This is an automated email from the ASF dual-hosted git repository.
apitrou pushed a commit to branch main
in repository https://gitbox.apache.org/repos/asf/arrow.git
The following commit(s) were added to refs/heads/main by this push:
new 0804ba6072 GH-45045: [C++][Parquet] Add a benchmark for
size_statistics_level (#45085)
0804ba6072 is described below
commit 0804ba60725dc4e4e41ad114a87ac46ae028bd37
Author: Gang Wu <[email protected]>
AuthorDate: Wed Jan 8 17:47:20 2025 +0800
GH-45045: [C++][Parquet] Add a benchmark for size_statistics_level (#45085)
### Rationale for this change
Add a benchmark to know the performance of writing different size stats
levels.
### What changes are included in this PR?
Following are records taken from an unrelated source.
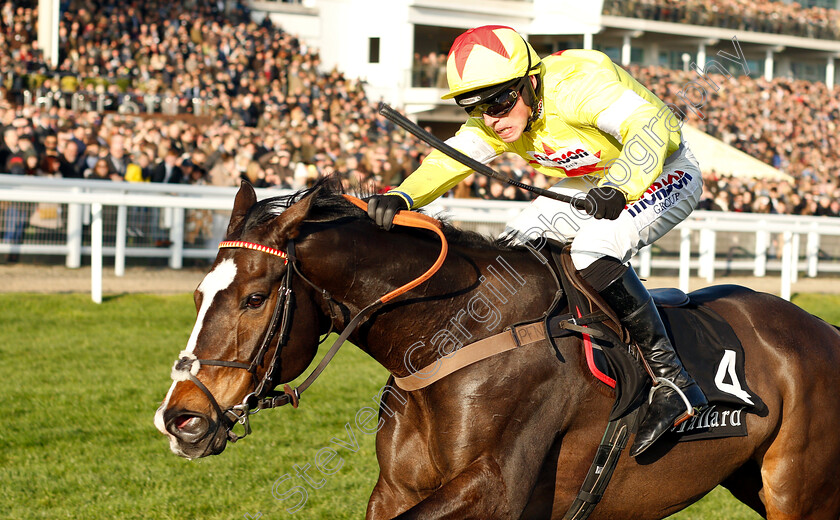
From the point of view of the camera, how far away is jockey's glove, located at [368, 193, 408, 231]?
2637mm

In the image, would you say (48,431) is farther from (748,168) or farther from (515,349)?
(748,168)

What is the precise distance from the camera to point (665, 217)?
309 cm

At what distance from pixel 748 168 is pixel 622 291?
14209 mm

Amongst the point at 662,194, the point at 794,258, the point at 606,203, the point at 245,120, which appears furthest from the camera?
the point at 245,120

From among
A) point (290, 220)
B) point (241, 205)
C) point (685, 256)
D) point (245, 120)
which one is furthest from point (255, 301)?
point (245, 120)

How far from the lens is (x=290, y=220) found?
8.00 feet

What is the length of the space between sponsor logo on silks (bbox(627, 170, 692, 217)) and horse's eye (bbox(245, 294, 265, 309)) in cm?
120

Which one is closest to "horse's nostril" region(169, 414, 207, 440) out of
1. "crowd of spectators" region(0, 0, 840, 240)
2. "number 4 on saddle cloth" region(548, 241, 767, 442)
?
"number 4 on saddle cloth" region(548, 241, 767, 442)

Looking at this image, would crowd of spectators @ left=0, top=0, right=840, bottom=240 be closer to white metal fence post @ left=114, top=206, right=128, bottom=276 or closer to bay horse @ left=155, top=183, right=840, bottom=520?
white metal fence post @ left=114, top=206, right=128, bottom=276

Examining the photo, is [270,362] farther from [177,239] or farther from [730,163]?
[730,163]

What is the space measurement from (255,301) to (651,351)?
3.94 ft

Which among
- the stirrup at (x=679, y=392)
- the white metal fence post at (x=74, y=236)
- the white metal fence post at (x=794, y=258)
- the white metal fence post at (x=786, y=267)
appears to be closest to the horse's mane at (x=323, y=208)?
the stirrup at (x=679, y=392)

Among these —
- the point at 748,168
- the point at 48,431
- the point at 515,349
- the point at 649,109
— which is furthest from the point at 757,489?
the point at 748,168

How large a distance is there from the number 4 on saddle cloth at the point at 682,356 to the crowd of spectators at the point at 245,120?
3.20 meters
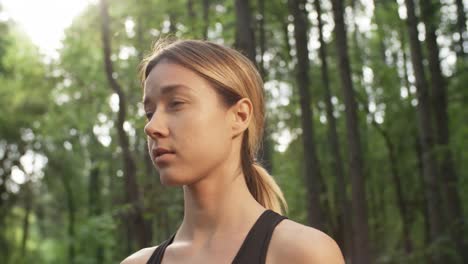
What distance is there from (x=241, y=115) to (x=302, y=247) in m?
0.54

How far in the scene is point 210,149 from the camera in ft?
7.98

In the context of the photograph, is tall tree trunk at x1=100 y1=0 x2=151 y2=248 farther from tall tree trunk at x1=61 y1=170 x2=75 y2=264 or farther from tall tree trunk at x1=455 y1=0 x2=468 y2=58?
tall tree trunk at x1=61 y1=170 x2=75 y2=264

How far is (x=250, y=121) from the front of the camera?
8.59 feet

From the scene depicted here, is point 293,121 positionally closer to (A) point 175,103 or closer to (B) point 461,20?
(B) point 461,20

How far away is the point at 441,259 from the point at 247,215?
13.5 metres

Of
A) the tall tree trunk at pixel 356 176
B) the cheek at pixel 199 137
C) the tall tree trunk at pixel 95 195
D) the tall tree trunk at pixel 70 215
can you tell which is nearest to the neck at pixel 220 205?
the cheek at pixel 199 137

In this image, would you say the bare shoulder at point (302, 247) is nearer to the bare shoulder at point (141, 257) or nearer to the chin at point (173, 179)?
the chin at point (173, 179)

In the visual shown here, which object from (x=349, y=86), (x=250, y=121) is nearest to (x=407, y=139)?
(x=349, y=86)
Add a size_stats_benchmark for parquet.
### Are these changes tested?
No
### Are there any user-facing changes?
No
* GitHub Issue: #45045
Lead-authored-by: Gang Wu <[email protected]>
Co-authored-by: Antoine Pitrou <[email protected]>
Signed-off-by: Antoine Pitrou <[email protected]>
---
cpp/src/parquet/CMakeLists.txt | 1 +
cpp/src/parquet/arrow/size_stats_benchmark.cc | 165 ++++++++++++++++++++++++++
2 files changed, 166 insertions(+)
diff --git a/cpp/src/parquet/CMakeLists.txt b/cpp/src/parquet/CMakeLists.txt
index 0a9f92cebb..83eb522484 100644
--- a/cpp/src/parquet/CMakeLists.txt
+++ b/cpp/src/parquet/CMakeLists.txt
@@ -437,3 +437,4 @@ add_parquet_benchmark(metadata_benchmark)
add_parquet_benchmark(page_index_benchmark SOURCES page_index_benchmark.cc
benchmark_util.cc)
add_parquet_benchmark(arrow/reader_writer_benchmark PREFIX "parquet-arrow")
+add_parquet_benchmark(arrow/size_stats_benchmark PREFIX "parquet-arrow")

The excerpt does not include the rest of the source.